A. The formal warning has been issued on the basis that the Department has reasonable grounds to believe that Equity Trust International Limited has:

  • Failed to conduct customer due diligence as required by subpart 1 of Part 2 of the Act (section 78(a) of the Act).
  • Failed to adequately monitor accounts and transactions (section 78(b) of the Act).
  • Failed to keep records in accordance with the requirements of subpart 3 of Part 2 of the Act (section 78(e) of the Act).
  • Failed to establish, implement, or maintain an AML/CFT programme (section 78(f) of the Act).

Q. How many formal warnings has DIA issued under section 80 of the Act?

A. Since the Act came into force on 30 June 2013, DIA has issued 21 non-public formal warnings. These have been issued either for failure to meet particular risk assessment or AML/CFT programme obligations or for failing to submit an annual AML/CFT report.

The formal warning is the second for which DIA has published a summary.

Q. Why has DIA published a summary of the formal warning to Equity Trust International Limited?

A. The civil liability acts in which Equity Trust International Limited has engaged are serious and have been ongoing and extensive. The Department uses a graduated and proportional range of measures to help reporting entities meet their compliance obligations. We base decisions on an assessment of how to best minimise harm and maximise benefit, while promoting sustained compliance. The decision to publish the formal warning, naming the entity, was taken because it was proportionate to the seriousness of the compliance issues and it sends a strong message to this sector and others about how the Department responds to serious non-compliance.

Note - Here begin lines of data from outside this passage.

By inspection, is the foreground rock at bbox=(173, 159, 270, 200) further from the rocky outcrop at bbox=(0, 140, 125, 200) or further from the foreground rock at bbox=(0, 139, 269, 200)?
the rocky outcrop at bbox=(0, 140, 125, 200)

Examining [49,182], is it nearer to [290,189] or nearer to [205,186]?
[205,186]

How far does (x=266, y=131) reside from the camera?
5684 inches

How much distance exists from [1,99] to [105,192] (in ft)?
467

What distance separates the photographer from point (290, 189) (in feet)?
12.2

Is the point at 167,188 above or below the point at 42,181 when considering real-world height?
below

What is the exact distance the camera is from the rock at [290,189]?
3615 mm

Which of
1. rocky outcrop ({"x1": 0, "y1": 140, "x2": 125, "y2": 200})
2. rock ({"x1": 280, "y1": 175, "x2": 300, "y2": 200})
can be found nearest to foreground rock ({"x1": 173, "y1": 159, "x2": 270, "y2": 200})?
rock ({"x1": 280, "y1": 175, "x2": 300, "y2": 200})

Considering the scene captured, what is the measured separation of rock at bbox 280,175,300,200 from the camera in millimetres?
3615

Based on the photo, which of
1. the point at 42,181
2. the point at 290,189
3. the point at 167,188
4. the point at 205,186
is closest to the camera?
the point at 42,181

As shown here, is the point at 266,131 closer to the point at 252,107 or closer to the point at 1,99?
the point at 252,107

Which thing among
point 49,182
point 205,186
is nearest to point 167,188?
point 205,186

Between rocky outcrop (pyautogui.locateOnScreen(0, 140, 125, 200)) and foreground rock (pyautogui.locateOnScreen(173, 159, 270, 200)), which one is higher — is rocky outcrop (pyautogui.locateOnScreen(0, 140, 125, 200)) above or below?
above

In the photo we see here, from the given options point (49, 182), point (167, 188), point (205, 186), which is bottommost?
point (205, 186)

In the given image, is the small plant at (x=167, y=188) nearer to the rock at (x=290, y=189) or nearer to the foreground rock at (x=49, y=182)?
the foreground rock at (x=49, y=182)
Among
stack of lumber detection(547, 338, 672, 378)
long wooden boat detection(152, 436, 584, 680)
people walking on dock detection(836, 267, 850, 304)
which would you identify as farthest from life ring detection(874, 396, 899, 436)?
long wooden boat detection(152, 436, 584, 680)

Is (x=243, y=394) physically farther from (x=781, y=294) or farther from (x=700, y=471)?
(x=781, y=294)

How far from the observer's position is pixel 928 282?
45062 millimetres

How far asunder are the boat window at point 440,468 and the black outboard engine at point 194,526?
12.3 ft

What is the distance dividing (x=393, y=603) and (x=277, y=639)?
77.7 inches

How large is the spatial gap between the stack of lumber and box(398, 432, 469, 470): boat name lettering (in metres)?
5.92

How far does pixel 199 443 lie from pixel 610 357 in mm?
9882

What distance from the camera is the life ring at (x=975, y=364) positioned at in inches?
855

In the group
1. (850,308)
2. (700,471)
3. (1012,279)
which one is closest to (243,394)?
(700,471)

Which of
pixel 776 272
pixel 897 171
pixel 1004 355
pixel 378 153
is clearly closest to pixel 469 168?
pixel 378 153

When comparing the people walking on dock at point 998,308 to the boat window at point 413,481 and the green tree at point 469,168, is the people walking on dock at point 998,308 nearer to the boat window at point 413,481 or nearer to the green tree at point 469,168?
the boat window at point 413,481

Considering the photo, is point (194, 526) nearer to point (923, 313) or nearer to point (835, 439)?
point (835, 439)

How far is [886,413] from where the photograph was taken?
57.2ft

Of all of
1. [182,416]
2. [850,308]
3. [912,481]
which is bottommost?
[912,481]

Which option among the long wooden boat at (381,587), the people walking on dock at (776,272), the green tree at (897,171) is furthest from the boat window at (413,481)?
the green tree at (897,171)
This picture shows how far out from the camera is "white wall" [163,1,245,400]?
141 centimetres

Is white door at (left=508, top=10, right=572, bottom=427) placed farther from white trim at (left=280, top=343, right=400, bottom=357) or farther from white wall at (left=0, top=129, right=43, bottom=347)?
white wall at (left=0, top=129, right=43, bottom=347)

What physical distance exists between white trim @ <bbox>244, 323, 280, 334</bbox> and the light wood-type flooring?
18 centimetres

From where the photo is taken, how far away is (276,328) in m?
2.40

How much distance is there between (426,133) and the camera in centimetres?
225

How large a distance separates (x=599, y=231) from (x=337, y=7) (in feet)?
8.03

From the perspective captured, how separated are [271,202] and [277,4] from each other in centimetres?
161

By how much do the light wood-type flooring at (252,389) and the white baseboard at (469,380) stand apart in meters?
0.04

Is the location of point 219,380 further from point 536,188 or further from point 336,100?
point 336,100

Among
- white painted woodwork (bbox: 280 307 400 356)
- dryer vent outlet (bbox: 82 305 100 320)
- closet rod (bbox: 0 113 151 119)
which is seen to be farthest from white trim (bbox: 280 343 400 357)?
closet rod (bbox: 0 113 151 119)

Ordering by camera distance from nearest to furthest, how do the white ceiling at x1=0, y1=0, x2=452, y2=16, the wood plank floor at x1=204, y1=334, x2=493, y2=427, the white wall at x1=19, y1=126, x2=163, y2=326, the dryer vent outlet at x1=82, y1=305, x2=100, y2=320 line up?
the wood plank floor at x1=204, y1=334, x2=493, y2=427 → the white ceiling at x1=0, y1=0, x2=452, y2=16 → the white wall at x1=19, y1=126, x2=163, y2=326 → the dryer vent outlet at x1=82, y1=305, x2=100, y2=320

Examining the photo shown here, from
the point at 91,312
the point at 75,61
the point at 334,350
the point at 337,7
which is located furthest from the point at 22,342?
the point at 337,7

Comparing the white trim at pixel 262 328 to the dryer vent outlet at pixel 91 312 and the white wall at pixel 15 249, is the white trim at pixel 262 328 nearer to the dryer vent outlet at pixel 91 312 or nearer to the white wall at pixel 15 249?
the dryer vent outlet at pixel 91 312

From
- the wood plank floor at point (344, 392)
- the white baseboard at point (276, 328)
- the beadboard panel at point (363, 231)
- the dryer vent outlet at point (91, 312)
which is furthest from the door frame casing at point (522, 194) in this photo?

Q. What other action can be taken if a reporting entity does not comply with the requirements of the Act?


A. Where reporting entities engage in conduct that does not comply with the requirements of the Act, supervisory agencies have various enforcement actions available to them. This includes civil or criminal action, which could result in (but is not limited to) the imposition of:

  • Civil penalties of up to $200,000 in the case of an individual, and $2 million, in the case of a body corporate; and
  • Criminal penalties of imprisonment for up to two years or a fine of up to $300,000, in the case of an individual, and $5 million in the case of a body corporate.

DIA currently has two reporting entities before the High Court seeking a financial penalty.